## TEXT SECTION:
The other day I was driving to Target to get some tater tots. Traffic
was kinda backed up and I was traveling fairly slowly behind an
out-of-state Lexus that won the jackpot by having a license plate that
read "MEN 365." In reality it was off a few digits, but the notion of
this possibility still made me giggle immaturely. Suddenly the biggest
spider in the world plodded down my window and into my air conditioner
vent. I have no idea how this monster fit. I reacted by letting out a
hauntingly girly scream that actually made the spider chuckle. After
about six hours, I somehow regained my composure and drove to Target
to get said tots. And ultimately: constipation.
It's cool that this story has a happy ending, but let's consider what
deadly results could have...
resulted. Let's say I was going four
times the speed I was traveling in this story. That would have set me
in excess of 14 mph. Had I been traveling at such a white-knuckle
speed and seen said spider, my girly scream would have turned to a
girly scream... in a ditch. Not so funny now, is it?
After this, I imagine I would have called a tow truck and an annoyed
friend for a lift home. I would have needed a shower after the whole
ordeal and while taking off my clothes I would have fallen and hit my
head on the toilet.
This version of
the story has a bad ending. Mostly because I can't
afford one of those luxury padded toilet seats, but also due to my
irrational fear of seeing giant arachnids while driving.
I guess the main lesson I learned is I'm an idiot under pressure. I
remember one time I was
actually in danger, yet remained utterly calm.
One evening I was merging onto a highway when my car decided it would
be funny to Punk me by randomly performing a complete 180 on the wet
road.
"PUNK'D!" my car yelled as I obliviously twirled. Only I couldn't
hear it because I was too busy singing along to Robyn. I actually
laughed at the situation afterward and continued to drive home to a
cold, wet bed.
My earliest near-death experience was in kindergarten. And the funny
thing is it happened at my elementary school, as opposed to in a
friend's pool every time I attempted a "deep end visit" like every
other child in America. Lawsuits back then were taboo, so I didn't
really make a big deal about it at the time. So I guess I'll whine
about it now.

## WHAT TO WORK ON:
- A) Answer these about the spider essay:
(i) Where was the narrator driving, and what was the narrator going to buy?
(ii) What did the car do on the wet road while the narrator was merging onto a highway?
(iii) When did the narrator's earliest near-death experience happen?
- B) Echo the part of the spider essay that opens with the words containing "resulted. Let's say" and closes with "now, is it?".
The data has no connection to the spider essay.

## AVAILABLE DATA:
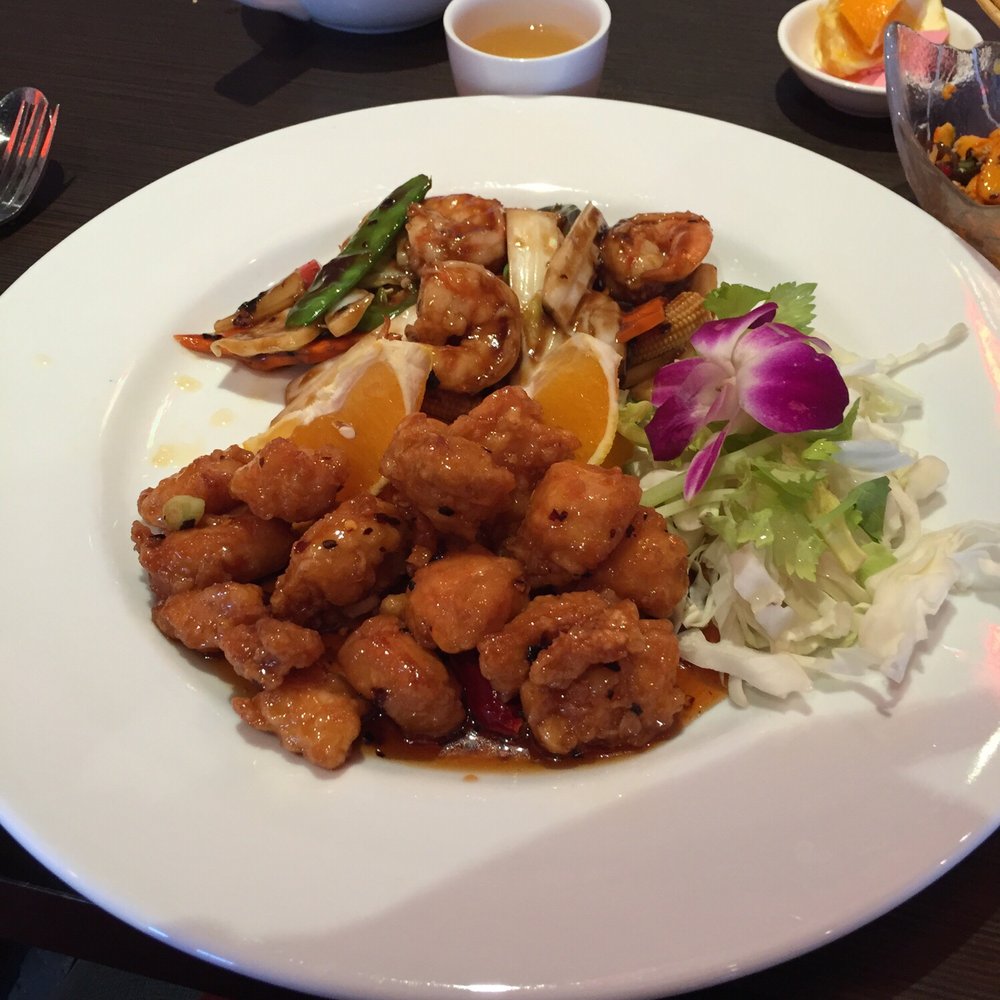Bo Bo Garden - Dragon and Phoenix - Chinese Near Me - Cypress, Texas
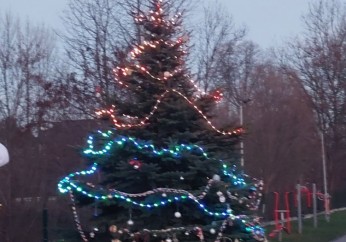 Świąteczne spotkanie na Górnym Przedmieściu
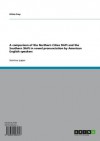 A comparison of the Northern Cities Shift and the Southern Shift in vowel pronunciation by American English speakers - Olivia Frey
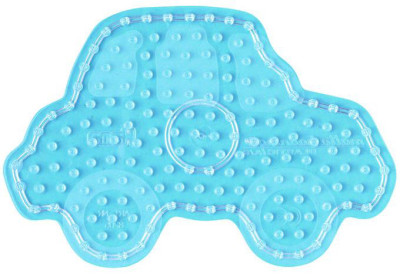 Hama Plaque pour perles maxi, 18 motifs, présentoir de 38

## COMPLETED EXERCISE:
- A)
(i) To Target, to get tater tots.
(ii) It performed a complete 180.
(iii) In kindergarten.

- B)
resulted. Let's say I was going four
times the speed I was traveling in this story. That would have set me
in excess of 14 mph. Had I been traveling at such a white-knuckle
speed and seen said spider, my girly scream would have turned to a
girly scream... in a ditch. Not so funny now, is it?